A 3D dislocation dynamics analysis of the size effect on the strength of [111] LiF micropillars at 300K and 600K

TL;DR

This study uses 3D dislocation dynamics simulations to analyze how size and temperature influence the strength of LiF micropillars, revealing a size-dependent strengthening effect and the dominant deformation mechanisms.

Contribution

It introduces a thermally-activated dislocation velocity model into 3D dislocation dynamics to predict size effects at different temperatures, aligning with experimental data.

Findings

Smaller LiF micropillars are stronger at both temperatures.
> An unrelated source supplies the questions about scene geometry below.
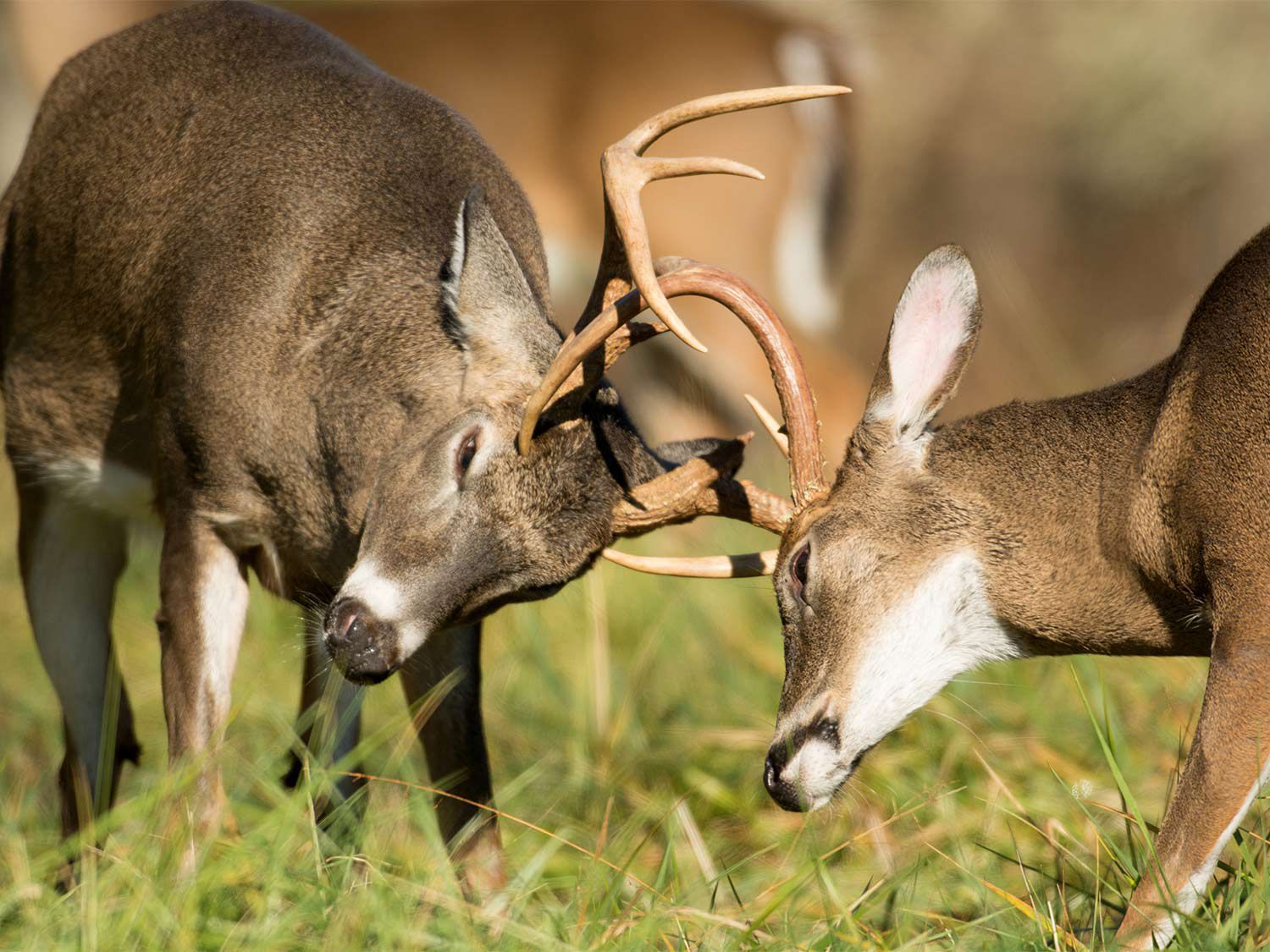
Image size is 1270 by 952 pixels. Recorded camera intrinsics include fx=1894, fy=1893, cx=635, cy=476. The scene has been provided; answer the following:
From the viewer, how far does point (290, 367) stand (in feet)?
16.3

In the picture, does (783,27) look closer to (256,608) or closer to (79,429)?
(256,608)

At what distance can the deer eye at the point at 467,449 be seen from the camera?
4.65 m

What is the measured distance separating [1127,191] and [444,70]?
6.97 metres

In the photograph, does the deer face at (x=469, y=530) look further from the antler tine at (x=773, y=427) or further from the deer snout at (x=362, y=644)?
the antler tine at (x=773, y=427)

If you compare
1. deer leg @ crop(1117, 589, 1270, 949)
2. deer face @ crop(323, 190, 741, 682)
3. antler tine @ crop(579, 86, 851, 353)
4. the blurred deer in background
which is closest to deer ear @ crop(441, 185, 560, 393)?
deer face @ crop(323, 190, 741, 682)

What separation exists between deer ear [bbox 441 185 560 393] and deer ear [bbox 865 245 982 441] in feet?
2.82

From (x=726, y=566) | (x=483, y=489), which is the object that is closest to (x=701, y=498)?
(x=726, y=566)

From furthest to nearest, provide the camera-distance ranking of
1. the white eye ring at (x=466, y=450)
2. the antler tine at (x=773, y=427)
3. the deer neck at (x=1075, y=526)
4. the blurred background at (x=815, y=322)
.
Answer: the blurred background at (x=815, y=322) → the antler tine at (x=773, y=427) → the white eye ring at (x=466, y=450) → the deer neck at (x=1075, y=526)

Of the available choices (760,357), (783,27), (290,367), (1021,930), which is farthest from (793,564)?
(783,27)

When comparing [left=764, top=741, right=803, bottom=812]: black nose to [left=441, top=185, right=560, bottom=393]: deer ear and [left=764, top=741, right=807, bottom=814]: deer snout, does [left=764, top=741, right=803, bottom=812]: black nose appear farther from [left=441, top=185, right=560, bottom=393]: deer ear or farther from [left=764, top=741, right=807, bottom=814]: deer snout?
[left=441, top=185, right=560, bottom=393]: deer ear

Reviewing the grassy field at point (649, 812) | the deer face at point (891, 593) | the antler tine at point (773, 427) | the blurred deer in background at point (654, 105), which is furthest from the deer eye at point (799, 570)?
the blurred deer in background at point (654, 105)

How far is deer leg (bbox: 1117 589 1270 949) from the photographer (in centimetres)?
387

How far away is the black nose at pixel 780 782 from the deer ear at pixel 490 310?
1.09 meters

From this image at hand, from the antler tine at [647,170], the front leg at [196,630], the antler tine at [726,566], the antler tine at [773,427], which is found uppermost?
the antler tine at [647,170]
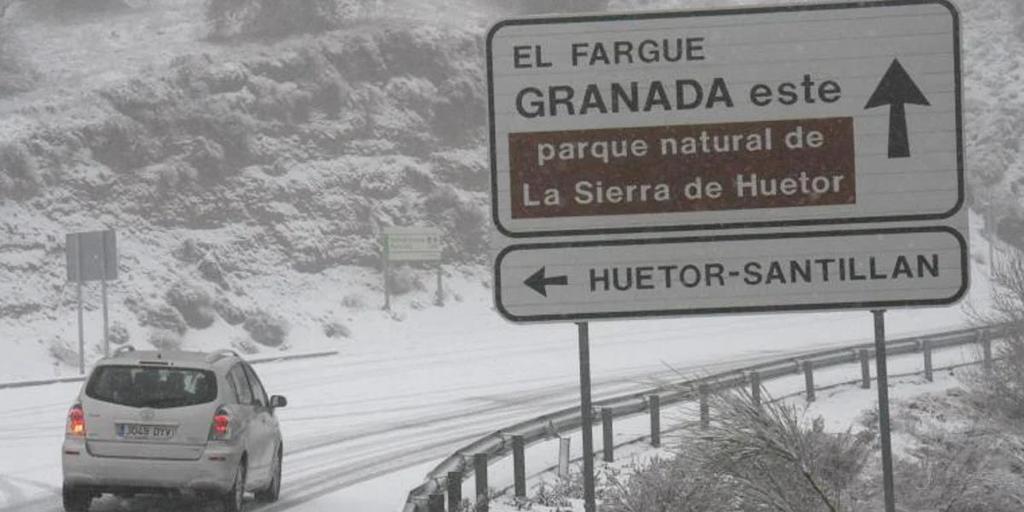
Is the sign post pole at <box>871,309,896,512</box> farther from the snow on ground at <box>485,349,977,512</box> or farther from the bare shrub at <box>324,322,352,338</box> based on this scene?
the bare shrub at <box>324,322,352,338</box>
Dislocation nucleation, exhaustion, and forest hardening contribute to the size effect.

Temperature influences the dominant deformation mechanisms.

Abstract

The mechanical behavior in compression of [111] LiF micropillars with diameters in the range 0.5 $\mu$m to 2.0 $\mu$m was analyzed by means of discrete dislocation dynamics at ambient and elevated temperature. The dislocation velocity was obtained from the Peach-Koehler force acting on the dislocation segments from a thermally-activated model that accounted for the influence of temperature on the lattice resistance. A size effect of the type "smaller is stronger" was predicted by the simulations, which was in quantitative agreement with previous experimental results by the authors \cite{SWC14}. The contribution of the different physical deformation mechanisms to the size effect (namely, nucleation of dislocations, dislocation exhaustion and forest hardening) could be ascertained from the simulations and the dominant deformation mode could be assessed as a function of the specimen size and temperature. These results shed light into the complex interaction among size, lattice resistance and dislocation mobility in the mechanical behavior of $\mu$m-sized single crystals.